Em 2017, o Enviado Especial americano Brett McGurk referia-se à situação em Idlib do seguinte modo: “A província de Idlib é o maior santuário da Al Qaeda desde o 11 de setembro, ligado diretamente a Ayman al Zawahri. Isto é um grande problema”. Na verdade, McGurk não disse nada que não se soubesse. Era do conhecimento geral o apoio e proteção dados pela Turquia aos grupos islamistas que combatiam e combatem o regime de Assad. Era assim em 2017, e continua a ser hoje.

O Hayat Tahrir al-Sham controla a província de Idlib onde montou uma rede de tribunais da sharia. Ergodan não deixou de sonhar com a queda do regime alauita e a sua substituição por um regime sunita dominado pela Irmandade Muçulmana. Por isso, impede o Exército sírio de recuperar o controlo da região.

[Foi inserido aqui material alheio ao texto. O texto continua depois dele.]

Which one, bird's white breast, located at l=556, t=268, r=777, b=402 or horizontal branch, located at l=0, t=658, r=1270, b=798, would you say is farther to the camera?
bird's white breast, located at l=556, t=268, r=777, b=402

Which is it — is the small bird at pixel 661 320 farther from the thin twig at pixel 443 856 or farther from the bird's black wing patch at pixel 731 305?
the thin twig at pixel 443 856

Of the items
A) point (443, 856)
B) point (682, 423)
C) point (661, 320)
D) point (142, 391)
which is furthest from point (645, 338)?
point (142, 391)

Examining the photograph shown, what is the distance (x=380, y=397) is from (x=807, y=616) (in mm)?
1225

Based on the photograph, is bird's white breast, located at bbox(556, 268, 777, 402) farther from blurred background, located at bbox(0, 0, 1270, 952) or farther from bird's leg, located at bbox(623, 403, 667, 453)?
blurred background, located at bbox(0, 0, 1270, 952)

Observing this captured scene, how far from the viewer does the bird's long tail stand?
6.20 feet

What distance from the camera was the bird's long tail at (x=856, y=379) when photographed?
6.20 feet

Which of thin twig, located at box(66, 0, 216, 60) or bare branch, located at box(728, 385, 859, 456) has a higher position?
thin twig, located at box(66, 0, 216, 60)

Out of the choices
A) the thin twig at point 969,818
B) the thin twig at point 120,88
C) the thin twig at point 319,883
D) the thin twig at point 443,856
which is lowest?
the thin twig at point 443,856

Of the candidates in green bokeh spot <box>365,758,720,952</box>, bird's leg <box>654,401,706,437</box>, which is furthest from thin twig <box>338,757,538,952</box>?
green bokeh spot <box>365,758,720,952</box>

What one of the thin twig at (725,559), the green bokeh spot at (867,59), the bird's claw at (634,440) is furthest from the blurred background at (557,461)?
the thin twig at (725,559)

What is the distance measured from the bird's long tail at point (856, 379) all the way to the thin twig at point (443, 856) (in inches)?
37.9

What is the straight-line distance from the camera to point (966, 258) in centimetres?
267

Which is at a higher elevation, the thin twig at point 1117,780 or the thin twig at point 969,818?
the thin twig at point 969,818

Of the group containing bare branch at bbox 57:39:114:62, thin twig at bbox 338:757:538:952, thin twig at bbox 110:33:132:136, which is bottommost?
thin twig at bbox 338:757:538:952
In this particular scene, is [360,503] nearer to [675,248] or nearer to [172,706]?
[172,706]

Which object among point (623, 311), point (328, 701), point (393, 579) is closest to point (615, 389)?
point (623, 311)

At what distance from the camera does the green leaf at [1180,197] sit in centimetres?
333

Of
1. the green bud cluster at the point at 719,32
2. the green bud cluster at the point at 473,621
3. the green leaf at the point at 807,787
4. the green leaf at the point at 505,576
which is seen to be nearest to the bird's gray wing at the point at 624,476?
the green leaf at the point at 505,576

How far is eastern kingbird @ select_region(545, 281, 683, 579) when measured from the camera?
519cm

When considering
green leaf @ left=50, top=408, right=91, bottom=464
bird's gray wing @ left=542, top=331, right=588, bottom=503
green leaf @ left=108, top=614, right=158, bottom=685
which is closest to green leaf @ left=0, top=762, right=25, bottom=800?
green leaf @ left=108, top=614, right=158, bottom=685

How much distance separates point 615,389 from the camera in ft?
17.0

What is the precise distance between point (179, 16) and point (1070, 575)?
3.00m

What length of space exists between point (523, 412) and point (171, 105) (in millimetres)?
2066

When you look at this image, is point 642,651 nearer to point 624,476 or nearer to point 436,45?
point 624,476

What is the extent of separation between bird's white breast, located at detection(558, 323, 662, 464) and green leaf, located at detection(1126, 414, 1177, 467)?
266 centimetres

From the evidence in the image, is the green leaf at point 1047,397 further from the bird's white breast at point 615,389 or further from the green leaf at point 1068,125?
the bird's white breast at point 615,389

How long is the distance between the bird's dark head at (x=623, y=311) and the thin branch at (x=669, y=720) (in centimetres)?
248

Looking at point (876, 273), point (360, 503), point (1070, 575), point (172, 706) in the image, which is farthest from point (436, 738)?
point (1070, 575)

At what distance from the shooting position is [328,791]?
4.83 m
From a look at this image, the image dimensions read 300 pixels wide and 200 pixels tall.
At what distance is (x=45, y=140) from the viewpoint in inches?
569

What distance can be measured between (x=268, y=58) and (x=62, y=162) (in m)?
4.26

Não deixam de ser curiosas as reações de alguns atores internacionais a esta situação. Depois de ameaçarem a Turquia com sanções por adquirir mísseis S-400 à Rússia, e retirarem Ancara do programa de desenvolvimento do caça supersónico F-35, os EUA vêm agora “prestavelmente” fornecer intelligence às forças turcas a operar em Idlib, e apoiar politicamente a sua atuação. O Secretário de Estado Mike Pompeo afirmou que “a Turquia tem o pleno direito de atuar de modo a proteger os seus interesses nacionais na Síria, e que esse direito lhe advém daquilo que a Rússia e o Irão estão ali a fazer”.

Estas afirmações são muito graves. Esquecendo-se que, ao contrário dos EUA, a Rússia e o Irão foram convidados por Damasco, Pompeo faz a apologia da violação do Direito Internacional. Segundo ele, é legítimo um país atacar outro, mesmo quando este não representa uma ameaça. Os EUA foram para a Síria ajudar os curdos sírios, inimigos da Turquia, a combater o Estado Islâmico, mas não têm agora pudor em apoiar um Estado que protege a Al Qaeda. Parece que para Mike Pompeo existem dois tipos de terrorismo jiadista: o bom e o mau.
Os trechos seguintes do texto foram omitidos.